> **SHORT PROBLEM 1**
Please list the four tools or utilities that the change notes say FeatureEngineeringTransformer is fully compatible with.

** Start DOCUMENT TEXT **

BaseTransformation: adds fit(), transform(), and fit_transform() to the base ABC; removes the legacy execute() method
BinTransformation: made stateful — fit() learns bin edges from training data and transform() reuses them on test/inference data, preventing data leakage
TransformationPipeline (renamed from TransformationExecutor): gains fit() and transform() methods; module renamed pipeline.py
FeatureEngineeringTransformer (new): a BaseEstimator/TransformerMixin that holds transformation configs and is fully compatible with sklearn Pipeline, GridSearchCV, clone(), and joblib. Supports save()/load() via JSON
LLMFeatureEngineer: adds to_transformer() to export selected features to a FeatureEngineeringTransformer; removes save()/load() (serialization now belongs to the production transformer)

Docs and examples:

User guide, API reference, and examples updated to document the two-phase workflow and FeatureEngineeringTransformer
Tutorial notebook updated with a new "Production Pipeline" section showing to_transformer() → Pipeline → save()/load()

Test plan

All 151 existing tests pass (poetry run pytest)
New tests cover: BaseTransformation fit/transform interface, stateful BinTransformation (fit stores edges, transform reuses them), FeatureEngineeringTransformer sklearn compatibility (get_params, set_params, clone, NotFittedError, Pipeline), save/load roundtrip, and to_transformer() on LLMFeatureEngineer
Notebook re-executed end-to-end with fresh outputs

- Add fit(), transform(), fit_transform() to BaseTransformation; make transform() abstract and execute() a concrete backwards-compat alias that delegates to fit_transform() - Rename execute() → transform() in UnaryTransformation and BinaryArithmeticTransformation so they satisfy the new abstract method

Override fit() to learn bin edges from training data (n_bins mode) or store custom edges (bin_edges mode). _apply_operation() uses bin_edges_ when set, falling back to _bins for the one-shot execute() path.

** End DOCUMENT TEXT **
** Start RECORDS SHOWN **

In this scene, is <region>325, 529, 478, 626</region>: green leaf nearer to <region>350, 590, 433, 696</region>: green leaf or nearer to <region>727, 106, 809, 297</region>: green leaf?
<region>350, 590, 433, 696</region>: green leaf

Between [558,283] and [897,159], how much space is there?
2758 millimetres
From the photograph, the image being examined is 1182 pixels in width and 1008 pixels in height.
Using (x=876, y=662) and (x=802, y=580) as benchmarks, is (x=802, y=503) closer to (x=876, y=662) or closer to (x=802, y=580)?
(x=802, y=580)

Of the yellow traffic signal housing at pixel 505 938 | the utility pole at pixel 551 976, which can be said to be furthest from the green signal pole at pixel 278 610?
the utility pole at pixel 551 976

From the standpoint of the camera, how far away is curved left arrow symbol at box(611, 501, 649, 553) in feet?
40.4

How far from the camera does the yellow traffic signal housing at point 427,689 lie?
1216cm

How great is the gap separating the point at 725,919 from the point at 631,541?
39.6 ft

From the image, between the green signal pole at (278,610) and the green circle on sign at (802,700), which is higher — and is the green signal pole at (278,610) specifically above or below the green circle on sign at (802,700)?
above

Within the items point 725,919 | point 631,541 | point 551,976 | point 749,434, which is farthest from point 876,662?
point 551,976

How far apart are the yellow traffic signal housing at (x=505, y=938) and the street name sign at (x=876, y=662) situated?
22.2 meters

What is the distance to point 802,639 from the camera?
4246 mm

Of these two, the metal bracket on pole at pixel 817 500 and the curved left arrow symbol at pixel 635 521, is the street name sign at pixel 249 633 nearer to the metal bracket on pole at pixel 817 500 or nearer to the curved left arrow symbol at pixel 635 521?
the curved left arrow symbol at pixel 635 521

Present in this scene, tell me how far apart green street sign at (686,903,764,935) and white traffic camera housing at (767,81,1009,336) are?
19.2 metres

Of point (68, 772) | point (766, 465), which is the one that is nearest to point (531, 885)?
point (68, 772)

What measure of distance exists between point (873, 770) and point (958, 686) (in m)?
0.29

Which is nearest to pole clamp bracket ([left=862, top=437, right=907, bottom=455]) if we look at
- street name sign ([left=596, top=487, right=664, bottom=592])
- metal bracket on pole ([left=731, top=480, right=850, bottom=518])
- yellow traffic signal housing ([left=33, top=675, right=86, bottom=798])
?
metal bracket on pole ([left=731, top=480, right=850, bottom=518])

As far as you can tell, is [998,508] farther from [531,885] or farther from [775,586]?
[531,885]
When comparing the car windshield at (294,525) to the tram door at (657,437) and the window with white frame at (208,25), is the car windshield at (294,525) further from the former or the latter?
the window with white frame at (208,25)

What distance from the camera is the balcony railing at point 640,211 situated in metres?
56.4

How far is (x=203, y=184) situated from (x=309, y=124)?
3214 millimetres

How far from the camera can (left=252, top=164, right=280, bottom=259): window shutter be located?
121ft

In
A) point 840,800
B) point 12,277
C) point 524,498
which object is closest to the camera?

** End RECORDS SHOWN **

> **SHORT PROBLEM 2**
Retype the listing from its first line through the line that contains "2758 millimetres", with both ends included.

> **FULL SOLUTION 1**
Pipeline, GridSearchCV, clone(), joblib

> **FULL SOLUTION 2**
In this scene, is <region>325, 529, 478, 626</region>: green leaf nearer to <region>350, 590, 433, 696</region>: green leaf or nearer to <region>727, 106, 809, 297</region>: green leaf?
<region>350, 590, 433, 696</region>: green leaf

Between [558,283] and [897,159], how much space is there?
2758 millimetres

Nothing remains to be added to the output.